One of my personal favorite things about the XO being open-source is that the entire machine, and all the software on it, turns into a 3.2lb green box full of learning materials. The increasingly blurring line between Activities and Content Bundles (regarding how they're treated in software) is a good example of this.

Now, about bounties, and solving the problem of how to get people to do things that aren't glamorous (such as "make gforge work")...

Listening in on Doc Searls in the #berkman backchannel last week made me think again about why bounties have not been historically useful with OSS development. Doc brought up that a lot of open-source work is done by geeks scratching their own itches, and that bribing somebody to scratch an itch they don't have doesn't really work.

But that's the point of bounties. They are supposed to move the itch. Now the itch you have to scratch is not "I want to fix this for myself," but "I don't have that reward, I'd like to have it." Rewards can be financial, status recognition, or some good thing happening to someone else you care about ("I fixed this problem for my friend/a child in a 3rd world country.")

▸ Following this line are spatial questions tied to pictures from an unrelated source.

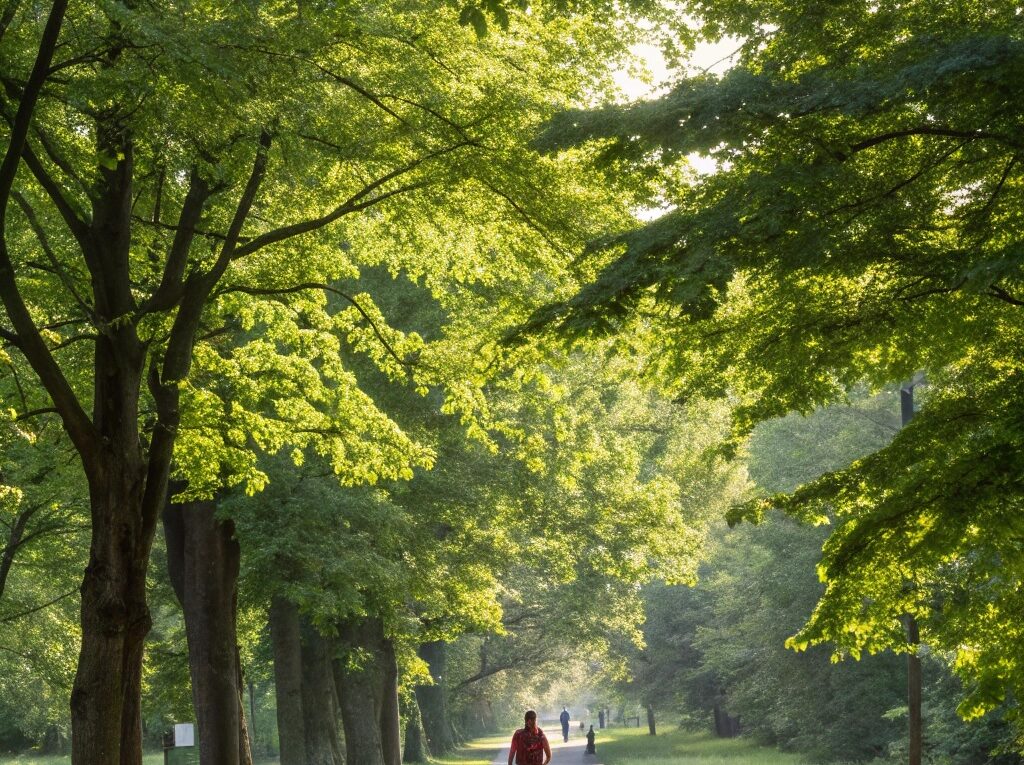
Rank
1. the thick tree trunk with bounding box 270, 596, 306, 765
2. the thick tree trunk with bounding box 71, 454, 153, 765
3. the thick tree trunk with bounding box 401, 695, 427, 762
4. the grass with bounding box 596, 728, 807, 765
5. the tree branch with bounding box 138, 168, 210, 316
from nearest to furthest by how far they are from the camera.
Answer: the thick tree trunk with bounding box 71, 454, 153, 765
the tree branch with bounding box 138, 168, 210, 316
the thick tree trunk with bounding box 270, 596, 306, 765
the thick tree trunk with bounding box 401, 695, 427, 762
the grass with bounding box 596, 728, 807, 765

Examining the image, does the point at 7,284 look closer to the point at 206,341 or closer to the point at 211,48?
the point at 211,48

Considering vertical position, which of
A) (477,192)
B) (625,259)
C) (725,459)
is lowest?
(725,459)

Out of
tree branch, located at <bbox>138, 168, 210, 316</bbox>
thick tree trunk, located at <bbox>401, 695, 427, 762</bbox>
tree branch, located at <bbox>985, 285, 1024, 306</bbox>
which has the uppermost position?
tree branch, located at <bbox>138, 168, 210, 316</bbox>

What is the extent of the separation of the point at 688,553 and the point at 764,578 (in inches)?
546

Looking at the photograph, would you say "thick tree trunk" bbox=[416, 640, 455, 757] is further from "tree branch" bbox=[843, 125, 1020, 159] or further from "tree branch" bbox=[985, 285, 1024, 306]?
"tree branch" bbox=[843, 125, 1020, 159]

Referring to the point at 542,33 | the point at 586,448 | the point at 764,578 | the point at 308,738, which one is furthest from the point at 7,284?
the point at 764,578

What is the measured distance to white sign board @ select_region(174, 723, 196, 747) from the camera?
1895cm

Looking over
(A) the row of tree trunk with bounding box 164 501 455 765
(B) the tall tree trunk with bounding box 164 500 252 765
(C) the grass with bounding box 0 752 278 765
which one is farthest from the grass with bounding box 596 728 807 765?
(B) the tall tree trunk with bounding box 164 500 252 765

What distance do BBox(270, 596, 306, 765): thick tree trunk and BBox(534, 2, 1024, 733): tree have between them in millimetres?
12738

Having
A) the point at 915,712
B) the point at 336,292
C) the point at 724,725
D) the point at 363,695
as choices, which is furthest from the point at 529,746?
the point at 724,725

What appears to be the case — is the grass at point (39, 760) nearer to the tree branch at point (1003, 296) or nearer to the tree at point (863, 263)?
the tree at point (863, 263)

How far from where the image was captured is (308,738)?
81.8ft

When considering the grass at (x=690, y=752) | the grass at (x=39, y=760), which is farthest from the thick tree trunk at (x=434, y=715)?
the grass at (x=39, y=760)

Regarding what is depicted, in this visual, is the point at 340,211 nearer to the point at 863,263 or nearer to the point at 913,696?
the point at 863,263
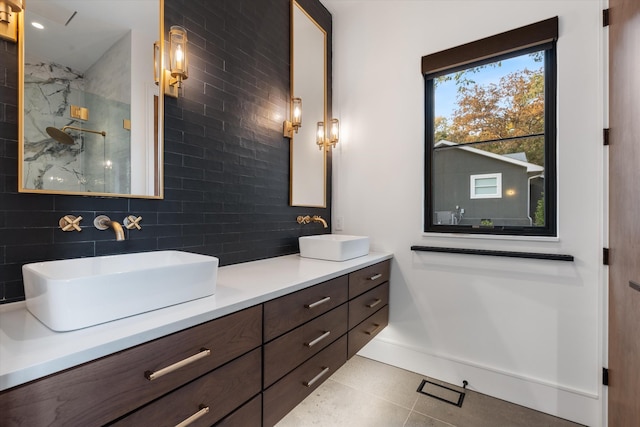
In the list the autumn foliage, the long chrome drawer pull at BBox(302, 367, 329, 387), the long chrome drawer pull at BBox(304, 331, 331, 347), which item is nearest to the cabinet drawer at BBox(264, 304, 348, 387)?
the long chrome drawer pull at BBox(304, 331, 331, 347)

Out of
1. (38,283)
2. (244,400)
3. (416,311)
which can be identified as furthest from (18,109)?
(416,311)

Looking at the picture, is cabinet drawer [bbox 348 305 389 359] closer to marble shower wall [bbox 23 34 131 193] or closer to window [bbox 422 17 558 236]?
window [bbox 422 17 558 236]

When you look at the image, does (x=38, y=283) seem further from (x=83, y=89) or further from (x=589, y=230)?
(x=589, y=230)

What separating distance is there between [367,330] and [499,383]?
93 centimetres

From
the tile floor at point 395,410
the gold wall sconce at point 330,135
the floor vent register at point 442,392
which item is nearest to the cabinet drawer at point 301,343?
the tile floor at point 395,410

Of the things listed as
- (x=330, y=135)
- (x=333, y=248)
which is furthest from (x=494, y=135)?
(x=333, y=248)

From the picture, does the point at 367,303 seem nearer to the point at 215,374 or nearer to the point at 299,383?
the point at 299,383

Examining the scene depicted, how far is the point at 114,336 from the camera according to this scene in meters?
0.76

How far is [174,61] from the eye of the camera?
1431 mm

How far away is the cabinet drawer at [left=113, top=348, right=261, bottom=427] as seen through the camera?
0.84m

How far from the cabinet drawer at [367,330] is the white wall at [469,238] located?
→ 140 mm

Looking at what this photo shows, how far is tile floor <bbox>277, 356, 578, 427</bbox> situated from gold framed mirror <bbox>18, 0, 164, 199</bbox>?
1.55m

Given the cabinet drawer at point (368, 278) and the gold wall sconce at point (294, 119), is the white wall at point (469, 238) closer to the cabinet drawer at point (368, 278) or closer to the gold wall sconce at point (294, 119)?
the cabinet drawer at point (368, 278)

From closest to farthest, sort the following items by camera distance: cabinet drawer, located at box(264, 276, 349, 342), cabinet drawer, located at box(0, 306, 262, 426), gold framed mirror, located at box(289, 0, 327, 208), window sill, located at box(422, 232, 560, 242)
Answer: cabinet drawer, located at box(0, 306, 262, 426)
cabinet drawer, located at box(264, 276, 349, 342)
window sill, located at box(422, 232, 560, 242)
gold framed mirror, located at box(289, 0, 327, 208)
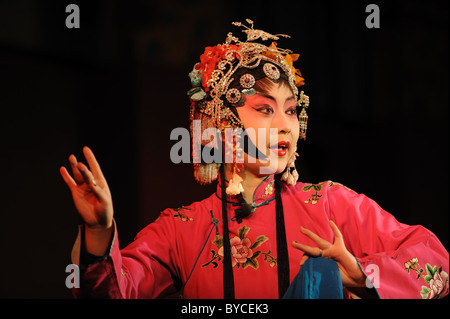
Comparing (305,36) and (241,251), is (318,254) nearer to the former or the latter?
(241,251)

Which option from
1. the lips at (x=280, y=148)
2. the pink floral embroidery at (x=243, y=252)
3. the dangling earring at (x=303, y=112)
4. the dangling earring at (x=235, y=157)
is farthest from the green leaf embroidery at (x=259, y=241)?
the dangling earring at (x=303, y=112)

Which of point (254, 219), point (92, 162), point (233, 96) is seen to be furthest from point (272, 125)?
point (92, 162)

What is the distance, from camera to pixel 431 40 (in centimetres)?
330

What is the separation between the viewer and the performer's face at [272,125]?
2.29m

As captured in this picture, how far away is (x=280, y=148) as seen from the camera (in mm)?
2311

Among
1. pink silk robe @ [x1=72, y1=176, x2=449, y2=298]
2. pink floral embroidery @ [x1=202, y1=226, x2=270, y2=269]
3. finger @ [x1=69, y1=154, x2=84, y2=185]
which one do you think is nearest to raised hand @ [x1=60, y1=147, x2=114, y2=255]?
finger @ [x1=69, y1=154, x2=84, y2=185]

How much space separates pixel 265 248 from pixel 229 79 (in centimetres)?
58

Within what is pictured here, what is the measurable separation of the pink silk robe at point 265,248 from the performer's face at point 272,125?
11 cm

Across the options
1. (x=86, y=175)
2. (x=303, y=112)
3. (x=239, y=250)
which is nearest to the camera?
(x=86, y=175)

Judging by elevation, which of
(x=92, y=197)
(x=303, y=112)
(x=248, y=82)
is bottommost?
(x=92, y=197)

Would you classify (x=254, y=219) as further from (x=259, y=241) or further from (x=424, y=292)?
(x=424, y=292)

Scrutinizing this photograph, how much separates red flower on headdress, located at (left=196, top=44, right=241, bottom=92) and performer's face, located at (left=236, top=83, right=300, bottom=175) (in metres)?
0.16

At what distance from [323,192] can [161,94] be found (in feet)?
3.12

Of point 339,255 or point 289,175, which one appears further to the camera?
point 289,175
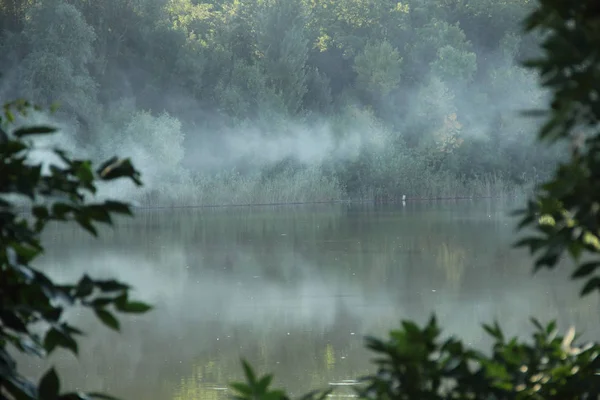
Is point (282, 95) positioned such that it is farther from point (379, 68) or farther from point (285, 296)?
point (285, 296)

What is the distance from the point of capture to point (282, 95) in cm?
2827

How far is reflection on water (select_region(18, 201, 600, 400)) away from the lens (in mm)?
5355

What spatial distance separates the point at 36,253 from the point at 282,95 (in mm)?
27185

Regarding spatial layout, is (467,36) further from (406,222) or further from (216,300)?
(216,300)

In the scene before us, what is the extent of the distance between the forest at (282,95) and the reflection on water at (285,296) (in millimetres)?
8600

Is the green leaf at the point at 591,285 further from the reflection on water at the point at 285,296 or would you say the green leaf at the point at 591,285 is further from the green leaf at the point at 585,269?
the reflection on water at the point at 285,296

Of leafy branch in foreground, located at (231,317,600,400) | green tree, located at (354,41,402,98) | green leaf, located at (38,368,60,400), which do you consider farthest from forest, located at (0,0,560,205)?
green leaf, located at (38,368,60,400)

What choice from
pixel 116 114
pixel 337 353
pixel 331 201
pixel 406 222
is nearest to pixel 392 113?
pixel 331 201

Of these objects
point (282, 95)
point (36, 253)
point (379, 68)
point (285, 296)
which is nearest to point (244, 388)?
point (36, 253)

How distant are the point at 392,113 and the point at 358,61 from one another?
1.81 meters

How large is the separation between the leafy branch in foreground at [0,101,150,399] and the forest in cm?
2101

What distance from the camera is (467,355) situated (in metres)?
1.26

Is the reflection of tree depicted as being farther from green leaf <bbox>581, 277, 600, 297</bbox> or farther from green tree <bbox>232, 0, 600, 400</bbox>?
green leaf <bbox>581, 277, 600, 297</bbox>

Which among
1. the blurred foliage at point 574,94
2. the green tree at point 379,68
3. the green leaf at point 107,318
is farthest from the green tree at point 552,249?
the green tree at point 379,68
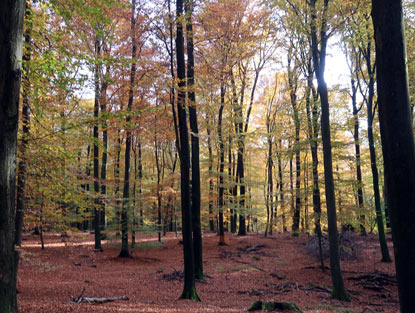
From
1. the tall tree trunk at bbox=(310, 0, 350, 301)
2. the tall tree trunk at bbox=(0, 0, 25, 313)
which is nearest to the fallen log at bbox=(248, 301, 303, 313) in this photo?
the tall tree trunk at bbox=(310, 0, 350, 301)

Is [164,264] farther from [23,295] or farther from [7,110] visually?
[7,110]

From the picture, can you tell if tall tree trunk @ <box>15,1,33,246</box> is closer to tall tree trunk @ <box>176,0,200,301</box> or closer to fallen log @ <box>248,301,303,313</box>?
tall tree trunk @ <box>176,0,200,301</box>

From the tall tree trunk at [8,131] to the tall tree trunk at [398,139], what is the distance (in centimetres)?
468

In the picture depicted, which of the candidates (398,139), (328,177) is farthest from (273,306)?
(398,139)

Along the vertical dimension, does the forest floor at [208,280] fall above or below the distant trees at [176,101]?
below

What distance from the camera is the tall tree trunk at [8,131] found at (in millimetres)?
3717

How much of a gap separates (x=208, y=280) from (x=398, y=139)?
9.68 m

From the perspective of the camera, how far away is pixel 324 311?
7.18 m

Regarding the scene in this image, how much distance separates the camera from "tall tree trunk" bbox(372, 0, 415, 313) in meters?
2.94

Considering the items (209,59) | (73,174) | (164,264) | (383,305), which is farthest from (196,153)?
(383,305)

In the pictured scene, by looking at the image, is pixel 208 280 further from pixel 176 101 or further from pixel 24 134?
pixel 24 134

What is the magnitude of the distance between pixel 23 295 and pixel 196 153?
737cm

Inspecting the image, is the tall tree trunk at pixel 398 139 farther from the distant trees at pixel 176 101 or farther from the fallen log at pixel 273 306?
the fallen log at pixel 273 306

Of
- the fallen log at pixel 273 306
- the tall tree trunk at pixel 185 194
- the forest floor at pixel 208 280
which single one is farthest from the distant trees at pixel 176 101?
the fallen log at pixel 273 306
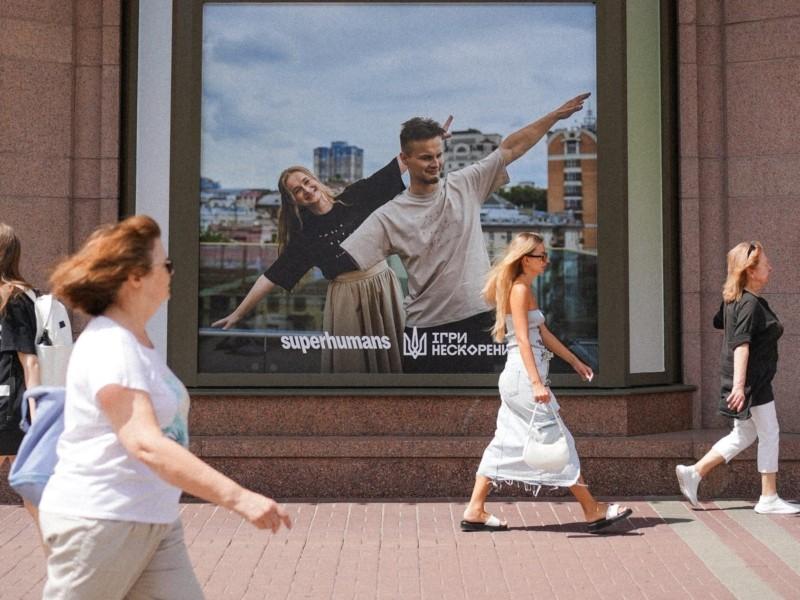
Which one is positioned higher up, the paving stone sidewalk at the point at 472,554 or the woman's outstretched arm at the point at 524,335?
the woman's outstretched arm at the point at 524,335

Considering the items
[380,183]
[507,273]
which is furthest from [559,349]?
[380,183]

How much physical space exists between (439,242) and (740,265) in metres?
2.34

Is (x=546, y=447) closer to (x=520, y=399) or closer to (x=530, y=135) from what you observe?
(x=520, y=399)

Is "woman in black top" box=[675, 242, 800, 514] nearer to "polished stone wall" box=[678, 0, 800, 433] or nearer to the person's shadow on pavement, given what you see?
the person's shadow on pavement

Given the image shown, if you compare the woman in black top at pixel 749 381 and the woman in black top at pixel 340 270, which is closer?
the woman in black top at pixel 749 381

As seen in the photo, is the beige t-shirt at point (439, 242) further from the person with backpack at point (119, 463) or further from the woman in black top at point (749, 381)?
the person with backpack at point (119, 463)

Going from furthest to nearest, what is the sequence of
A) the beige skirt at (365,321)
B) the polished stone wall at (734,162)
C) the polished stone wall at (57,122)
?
the polished stone wall at (734,162) < the polished stone wall at (57,122) < the beige skirt at (365,321)

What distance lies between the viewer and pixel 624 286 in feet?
29.5

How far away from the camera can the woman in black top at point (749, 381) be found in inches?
308

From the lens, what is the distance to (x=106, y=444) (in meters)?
3.15

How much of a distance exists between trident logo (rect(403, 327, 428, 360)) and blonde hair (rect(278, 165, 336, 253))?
119 cm

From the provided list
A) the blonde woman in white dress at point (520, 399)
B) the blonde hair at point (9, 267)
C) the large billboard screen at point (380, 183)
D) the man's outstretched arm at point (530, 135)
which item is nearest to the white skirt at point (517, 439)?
the blonde woman in white dress at point (520, 399)

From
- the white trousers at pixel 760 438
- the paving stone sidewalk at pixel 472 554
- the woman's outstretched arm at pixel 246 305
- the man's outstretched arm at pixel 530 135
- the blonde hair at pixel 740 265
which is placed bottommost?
the paving stone sidewalk at pixel 472 554

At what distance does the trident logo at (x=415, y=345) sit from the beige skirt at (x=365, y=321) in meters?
0.05
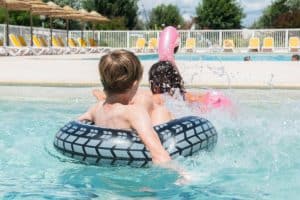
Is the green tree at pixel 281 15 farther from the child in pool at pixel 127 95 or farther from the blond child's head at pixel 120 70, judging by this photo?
the blond child's head at pixel 120 70

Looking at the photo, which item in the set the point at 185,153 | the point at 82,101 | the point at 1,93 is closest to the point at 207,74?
the point at 82,101

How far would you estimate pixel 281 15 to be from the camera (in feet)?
146

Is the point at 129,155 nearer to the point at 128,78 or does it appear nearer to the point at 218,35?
the point at 128,78

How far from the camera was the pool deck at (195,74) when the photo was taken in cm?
1005

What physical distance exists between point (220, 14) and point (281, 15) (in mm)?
6134

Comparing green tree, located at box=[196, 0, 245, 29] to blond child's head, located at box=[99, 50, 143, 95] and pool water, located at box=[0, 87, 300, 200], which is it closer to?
pool water, located at box=[0, 87, 300, 200]

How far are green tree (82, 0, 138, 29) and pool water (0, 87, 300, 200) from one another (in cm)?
4496

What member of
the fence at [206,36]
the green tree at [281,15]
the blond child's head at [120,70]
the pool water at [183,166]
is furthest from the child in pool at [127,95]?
the green tree at [281,15]

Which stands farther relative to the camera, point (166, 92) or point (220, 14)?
point (220, 14)

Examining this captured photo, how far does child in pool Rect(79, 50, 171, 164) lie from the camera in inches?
121

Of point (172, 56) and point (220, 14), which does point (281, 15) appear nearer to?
point (220, 14)

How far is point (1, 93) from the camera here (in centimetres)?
941

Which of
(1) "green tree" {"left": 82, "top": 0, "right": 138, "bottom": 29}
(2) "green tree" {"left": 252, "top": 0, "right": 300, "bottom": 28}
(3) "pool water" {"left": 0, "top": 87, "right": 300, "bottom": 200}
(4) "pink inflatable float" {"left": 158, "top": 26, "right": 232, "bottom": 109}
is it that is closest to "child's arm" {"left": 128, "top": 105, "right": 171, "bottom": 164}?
(3) "pool water" {"left": 0, "top": 87, "right": 300, "bottom": 200}

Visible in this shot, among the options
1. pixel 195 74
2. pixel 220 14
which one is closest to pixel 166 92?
pixel 195 74
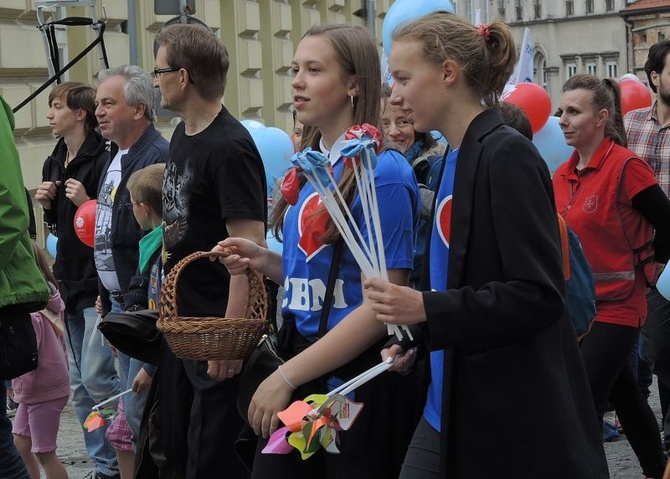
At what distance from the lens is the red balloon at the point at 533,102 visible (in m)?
8.72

But that doesn't seem to be happening - I come across bounty site after bounty site for OSS with no recent activity. Maybe there is one I'm missing that's prolific and alive, but there doesn't seem to be a dedicated bounty site that gets good results across multiple OSS projects - most work on a project, bounty or not, seems to be done by hackers already within their communities...

...and this, I think, is what the bounty sites are missing.

One emotion often associated with OSS communities is their sense of independence and grassroots-driven-ness; the sense that they built their own identity and are centralized in their own (online) location. So I can see a centralized bounty system falling flat with NIH syndrome, unless it's offered as something each project can incorporate/control inside their own systems. (Can you imagine Trac existing only as a "we'll host it for you" service, rather than having projects install, manage, and configure their own installations and write plugins for them? Scratch your own itch mentality is there.)

I talked about emotion earlier. Emotion is important.

If bounty sites fail because they don't have bugs that hackers want to fix, because it's not an itch they want to scratch, we have to think about what makes people think bugs are important for them to fix. Debasis Pradhan has a good answer: it's emotion. You spot a bug by the emotional reaction you have to it. Frustration. Surprise. Rage against the machine.

So maybe one issue with bounty sites is that they treat OSS development as a purely economic activity without emotions as a motivational driver in that market.

All right. So what might be good requirements for a solution to the set of problems bounty sites are trying to solve?

  1. It must create emotional attachments between hackers and the bugs you want them to fix. Make it really their itch to scratch; don't pay them to scratch an itch they don't feel. ("Why would I scratch my behind for no apparent reason? I don't care if you're going to pay me for it. That's absurd.")
  2. It must consider community identity, and work on building the identities of the communities it serves, rather than creating its own centralized brand.

What else? And then - of course - the question: "How does this apply to OLPC?"